Thursday, April 23 at 7:00 p.m., Rendezvous in Paris, or Happy Easter! (Randevú Párizsban, avagy Kellemes Húsvéti Ünnepeket!) sets a two-part comedy in an upscale slice of Paris today. Based on Jean Poiret and Georges Lautner’s script that became a 1984 smash with Sophie Marceau and Jean-Paul Belmondo, the story follows industrialist Stéphane Margelle, a serial charmer whose world implodes when his wife’s flight is canceled and she catches him at home with an 18-year-old. He blurts the only possible lie: she’s my daughter. Cast: Géza Egyházi (Stéphane), Bernadett Fogarassy (Sophie), Fritz Éva Czető (Julie), Sándor Várfi (Walter), Roland Czető (Frédéric), Ottília Borbáth (Marlène).
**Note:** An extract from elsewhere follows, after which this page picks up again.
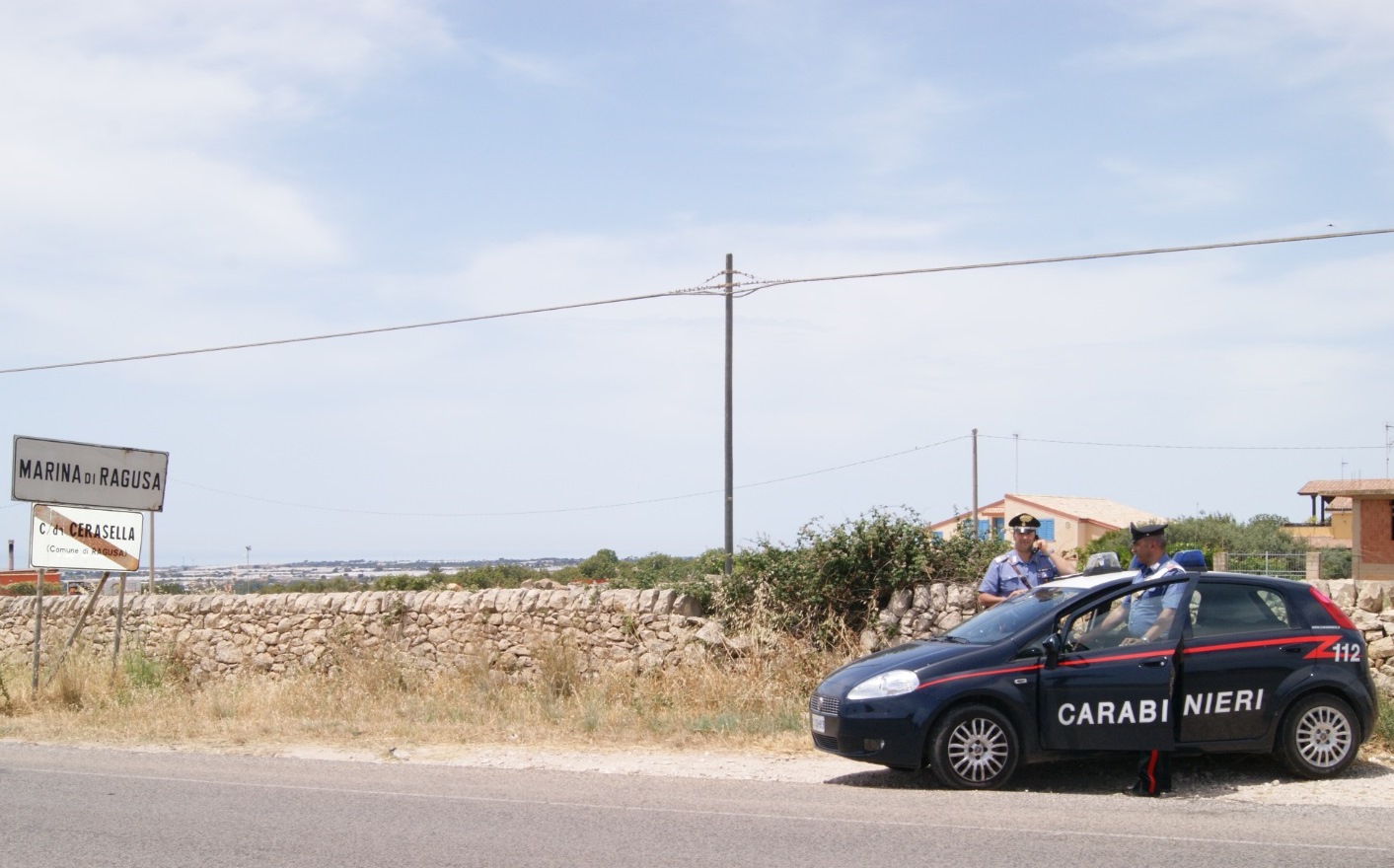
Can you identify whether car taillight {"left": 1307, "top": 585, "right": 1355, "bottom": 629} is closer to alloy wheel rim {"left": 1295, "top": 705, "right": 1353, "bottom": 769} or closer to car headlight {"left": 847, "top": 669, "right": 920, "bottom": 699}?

Director: András Márton; set: János Katona Koós; translation: József Vinkó; assistant: Erika Dobos.
Monday, April 27 at 7:00 p.m., Bartók & Brahms with the Győr Philharmonic Orchestra (Győri Filharmonikus Zenekar). Bartók’s Violin Concerto No. 2, BB 117 (36 minutes) and Brahms’s Symphony No. 4 in E minor, Op. 98 (39 minutes). Violin: Barnabás Kelemen. Conductor: Andreas Ottensamer. Two masterworks, sharp edges and deep glow.
Without Words (Szavak nélkül) arrives Thursday, May 7. More details from the venue as the date nears.
The Richter Hall’s calendar keeps expanding, but March through April already brims with symphonic power, punchy comedies, and musicals that go straight for the heart. Győr’s cultural hotspot is very much in season.